Short problem: Reproduce each of the following entries word for word, with no changes to their wording, numbers, or punctuation.

Exercise input:
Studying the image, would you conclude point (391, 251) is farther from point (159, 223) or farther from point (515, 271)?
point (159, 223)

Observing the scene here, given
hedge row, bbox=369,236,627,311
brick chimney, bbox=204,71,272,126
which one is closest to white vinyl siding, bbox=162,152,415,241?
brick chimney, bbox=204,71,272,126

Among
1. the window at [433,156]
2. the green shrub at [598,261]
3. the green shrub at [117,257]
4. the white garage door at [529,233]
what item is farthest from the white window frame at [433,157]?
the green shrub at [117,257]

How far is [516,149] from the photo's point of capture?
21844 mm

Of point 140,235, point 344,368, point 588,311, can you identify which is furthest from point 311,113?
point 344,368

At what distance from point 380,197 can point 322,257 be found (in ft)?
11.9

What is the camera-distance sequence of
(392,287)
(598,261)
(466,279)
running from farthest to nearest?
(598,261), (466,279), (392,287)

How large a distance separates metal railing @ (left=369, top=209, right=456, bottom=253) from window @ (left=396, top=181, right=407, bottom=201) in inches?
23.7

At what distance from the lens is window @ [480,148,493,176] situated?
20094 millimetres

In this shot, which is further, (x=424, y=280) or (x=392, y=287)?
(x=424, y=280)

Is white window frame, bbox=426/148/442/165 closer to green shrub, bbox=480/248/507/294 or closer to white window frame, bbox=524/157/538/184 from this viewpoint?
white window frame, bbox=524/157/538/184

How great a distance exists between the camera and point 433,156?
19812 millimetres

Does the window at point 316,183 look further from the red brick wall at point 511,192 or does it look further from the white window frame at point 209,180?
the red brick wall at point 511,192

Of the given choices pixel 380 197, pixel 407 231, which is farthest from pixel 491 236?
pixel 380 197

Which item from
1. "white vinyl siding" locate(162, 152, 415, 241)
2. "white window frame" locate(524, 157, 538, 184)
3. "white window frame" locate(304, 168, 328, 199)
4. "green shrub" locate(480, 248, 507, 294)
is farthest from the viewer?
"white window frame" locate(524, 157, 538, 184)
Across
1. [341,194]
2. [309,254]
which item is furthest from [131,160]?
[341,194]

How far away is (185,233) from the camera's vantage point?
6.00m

Task result:
Studying the image, would you conclude point (391, 251) is farther from point (159, 223) or farther from point (515, 271)?
point (159, 223)

Observing the scene here, given
hedge row, bbox=369,236,627,311
brick chimney, bbox=204,71,272,126
which one is closest to white vinyl siding, bbox=162,152,415,241?
brick chimney, bbox=204,71,272,126

Among
1. the window at [433,156]
2. the green shrub at [598,261]
3. the green shrub at [117,257]
4. the white garage door at [529,233]
what item is farthest from the white window frame at [433,157]?
the green shrub at [117,257]

How far is [516,149] from the photo's point of capture?
21844 mm

Of point 140,235, point 344,368, point 588,311, can you identify which is furthest from point 311,113?
point 344,368

At what distance from point 380,197 can point 322,257 be found (in ft)?
11.9

What is the camera-distance sequence of
(392,287)
(598,261)
(466,279)
running from farthest to nearest?
(598,261), (466,279), (392,287)

How large a distance separates metal railing @ (left=369, top=209, right=456, bottom=253) from window @ (left=396, top=181, right=407, bottom=201) in inches?
23.7

At what distance from the lens is window @ [480,148,493,176] situated?
20094 millimetres

In this shot, which is further, (x=424, y=280) or (x=392, y=287)?
(x=424, y=280)

Is white window frame, bbox=426/148/442/165 closer to green shrub, bbox=480/248/507/294 or closer to white window frame, bbox=524/157/538/184 from this viewpoint?
white window frame, bbox=524/157/538/184

How great a distance exists between the camera and point 433,156?
19812 millimetres

Does the window at point 316,183 look further from the red brick wall at point 511,192 or does it look further from the white window frame at point 209,180?
the red brick wall at point 511,192

Of the given choices pixel 380 197, pixel 407 231, which is farthest from pixel 491 236?
pixel 380 197

Which item from
1. "white vinyl siding" locate(162, 152, 415, 241)
2. "white window frame" locate(524, 157, 538, 184)
3. "white window frame" locate(304, 168, 328, 199)
4. "green shrub" locate(480, 248, 507, 294)
is farthest from the viewer?
"white window frame" locate(524, 157, 538, 184)
Across
1. [341,194]
2. [309,254]
which item is furthest from [131,160]?
[341,194]

How far away is (185,233) from the camera's vantage point?
6.00m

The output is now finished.